G.T.: I collaborate with Thanasi Vassila, Kyriako Kouventa, Daso Kourti, Ari Kouko, Basili Ketentzoglou, Panagioti Papageorgiou, my beloved maestro Andrea Tsekoura, Taki Farazi. Furthermore, with Thodori Koueli, Apostoli Vaggelaki, Gianni Moutsaki and Jamie Robert Smith.

M.M.: In what way have these people become more mature ?

G.T.: The essence and idiom of our music has always been handed down from one generation to the next through the expression of singers and musicians. Sincerely speaking, every one of the above-mentioned musicians have been teachers to me, and through their experiences I am learning what to do in a significant way. It is not by chance that I am trying to work with these artists.

M.M.: With the same easiness that you sing “Ave Maria”, you are singing “Τοrna e Surriento”, “Bloods of love” and “Pasalimaniotissa” I am speaking from the point of view of the quality of your voice and the technique to your singing. I have heard other singers treating their songs as if they were their children…with endless love! What is your experience?

G.T.: Every style of music and song has its own way to be expressed. First you need to understand the lyrics in themselves and then how music conveys the lyrics, and how the rhythm interplays along with the musical path or tradition; the change of harmony etc. Once you understand these components, you try to serve them which enables you to be on top of the piece even though the music is coming through you! In reality my relationship with music is a journey of self-awareness that includes large challenges, many happy moments; at times disappointments and then you start all over again…

M.M.: There are some artists who consider it necessary give a label to their style and work, believing they will do better in the music business. This does not seem to apply to you or else is it something you are afraid of?

G.T.: I am not interested to put labels on my work but I try very hard to be consistent! The programs and choices I make must always touch me and in that way the audience can be touched.

M.M.: Where do you think the talent stops and the study comes in; or else where the musical knowledge stops and the talent comes in?

G.T.: As time goes by, our studies – what we learn – penetrate to a deeper level and become part of the fabric our being. In that way, the talent and the knowledge are united to become one unity.

M.M.: Some time ago your new work “The Wind” was released, an album that contains folk, traditional and jazz flavors. Can you speak about it?

G.T.: It is a very powerful work, thanks to the composer and good friend Nikos Pitloglou who worked very diligently. Our first song The May, composed by Andreas Katsigiannis and lyrics by Stella Doumou, is a very sensitive song, wherein the flute of Xaris Lamprakis and the violin of Kyriakos Kouventas unfold in their sweetness. The Fora Partida,  composed by Nikos Pitloglou and lyrics by Alice Tori, with Balkan orchestration, is enriched with life, rhythm and energy.

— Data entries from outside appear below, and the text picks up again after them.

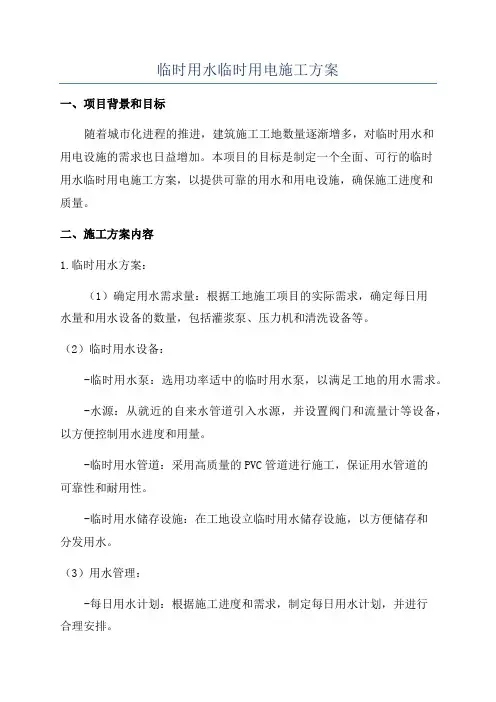 临时用水临时用电施工方案

一、项目背景和目标

随着城市化进程的推进，建筑施工工地数量逐渐增多，对临时用水和用电设施的需求也日益增加。本项目的目标是制定一个全面、可行的临时用水临时用电施工方案，以提供可靠的用水和用电设施，确保施工进度和质量。

二、施工方案内容

1.临时用水方案：

（1）确定用水需求量：根据工地施工项目的实际需求，确定每日用水量和用水设备的数量，包括灌浆泵、压力机和清洗设备等。

（2）临时用水设备：

-临时用水泵：选用功率适中的临时用水泵，以满足工地的用水需求。

-水源：从就近的自来水管道引入水源，并设置阀门和流量计等设备，以方便控制用水进度和用量。

-临时用水管道：采用高质量的PVC管道进行施工，保证用水管道的可靠性和耐用性。

-临时用水储存设施：在工地设立临时用水储存设施，以方便储存和分发用水。

（3）用水管理：

-每日用水计划：根据施工进度和需求，制定每日用水计划，并进行合理安排。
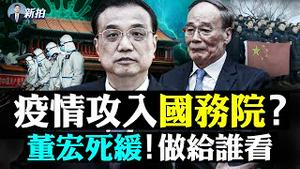 新拍

疫情攻入國務院？
董宏死緩！做給誰看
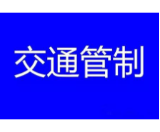 交通管制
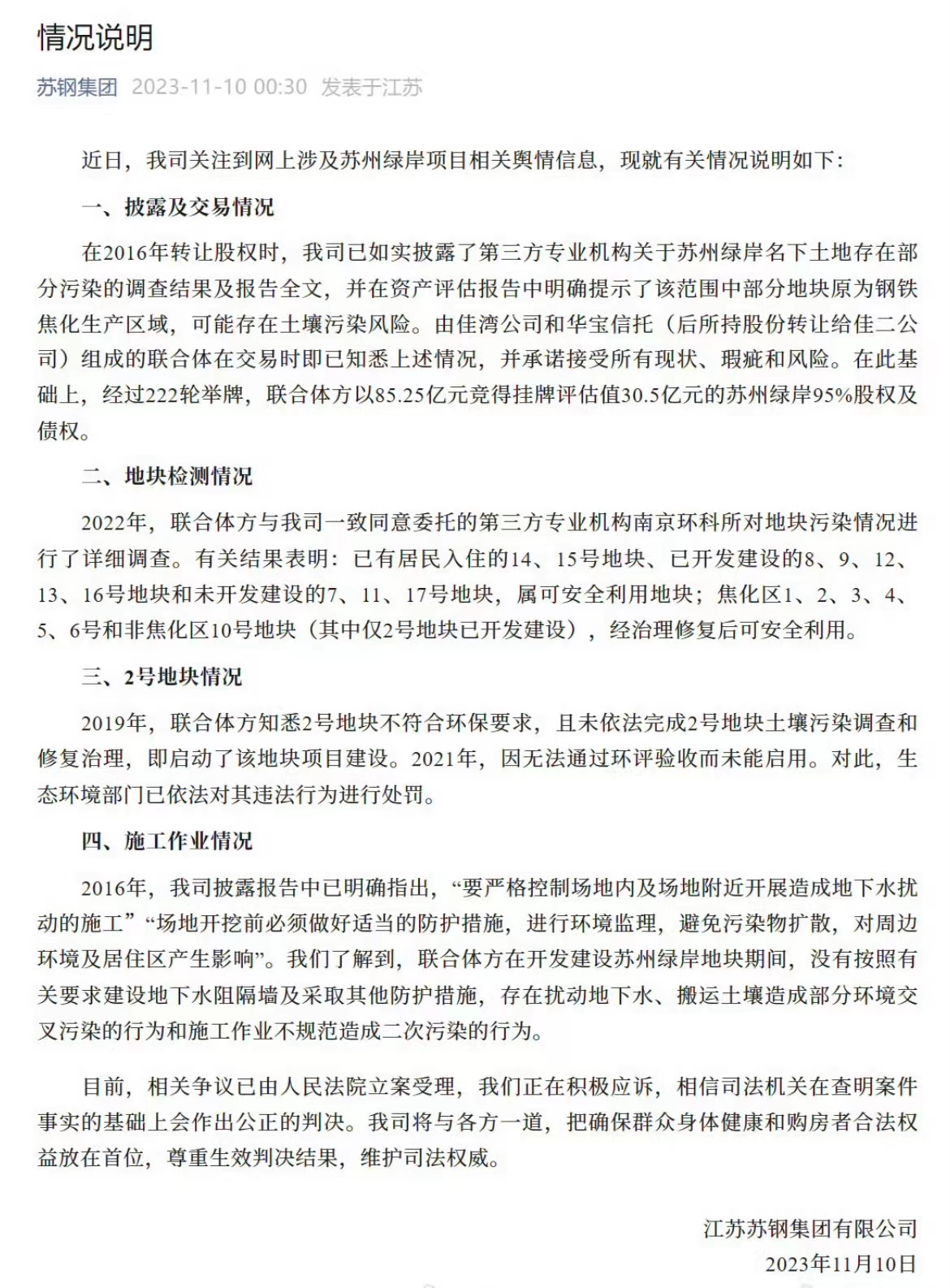 情况说明

苏钢集团 2023-11-10 00:30 发表于江苏

近日，我司关注到网上涉及苏州绿岸项目相关舆情信息，现就有关情况说明如下：

一、披露及交易情况

在2016年转让股权时，我司已如实披露了第三方专业机构关于苏州绿岸名下土地存在部分污染的调查结果及报告全文，并在资产评估报告中明确提示了该范围中部分地块原为钢铁焦化生产区域，可能存在土壤污染风险。由佳湾公司和华宝信托（后所持股份转让给佳二公司）组成的联合体在交易时即已知悉上述情况，并承诺接受所有现状、瑕疵和风险。在此基础上，经过222轮举牌，联合体方以85.25亿元竞得挂牌评估值30.5亿元的苏州绿岸95%股权及债权。

二、地块检测情况

2022年，联合体方与我司一致同意委托的第三方专业机构南京环科所对地块污染情况进行了详细调查。有关结果表明：已有居民入住的14、15号地块、已开发建设的8、9、12、13、16号地块和未开发建设的7、11、17号地块，属可安全利用地块；焦化区1、2、3、4、5、6号和非焦化区10号地块（其中仅2号地块已开发建设），经治理修复后可安全利用。

三、2号地块情况

2019年，联合体方知悉2号地块不符合环保要求，且未依法完成2号地块土壤污染调查和修复治理，即启动了该地块项目建设。2021年，因无法通过环评验收而未能启用。对此，生态环境部门已依法对其违法行为进行处罚。

四、施工作业情况

2016年，我司披露报告中已明确指出，“要严格控制场地内及场地附近开展造成地下水扰动的施工”“场地开挖前必须做好适当的防护措施，进行环境监理，避免污染物扩散，对周边环境及居住区产生影响”。我们了解到，联合体方在开发建设苏州绿岸地块期间，没有按照有关要求建设地下水阻隔墙及采取其他防护措施，存在扰动地下水、搬运土壤造成部分环境交叉污染的行为和施工作业不规范造成二次污染的行为。

目前，相关争议已由人民法院立案受理，我们正在积极应诉，相信司法机关在查明案件事实的基础上会作出公正的判决。我司将与各方一道，把确保群众身体健康和购房者合法权益放在首位，尊重生效判决结果，维护司法权威。

江苏苏钢集团有限公司

2023年11月10日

The debut song The Wind, composed by Andrea Katsigianni and lyrics by Alice Torri, is a beautiful and modern ballad with a fresh sound. The song Short Horizons composed by Nikos Pitloglou and lyrics by Gianni Giavara is a very strong song, with more of a rock component. The saxophone played by Takis Paterelis is a big surprise! Overall many great musicians played on the CD: Thanos Mixailidis on percussion, Thanasis Sofras on contrabass, Dasso Kourti on accordion, Giannis Arvanitakis on trombone, Belvetinos on trumpet and Elisabeta on violin. Without these talented musicians, the work would not be the same.

M.M.: In your debut song it is said, “Like the wind I will spread my wings”, so in which direction you will spread you wings this time?

G.T.: The wings are already spread as widely they can. For sure, the wings are spread to move in the right direction right now, and I am certain this work will find its own path.

M.M.: This Saturday we will find you at the 1000 and 2 Nights musical club. My question: How will we find you? As a tenor or a nostalgic singer of Rembetiko and folk music?

G.T.: Our performances have a theatrical perception, there is enough room for a tenor, folk singer and a musician.

M.M.: I wish you good luck to your album, and all the best to you!

G.T.: Thank you so much, I wish you the same!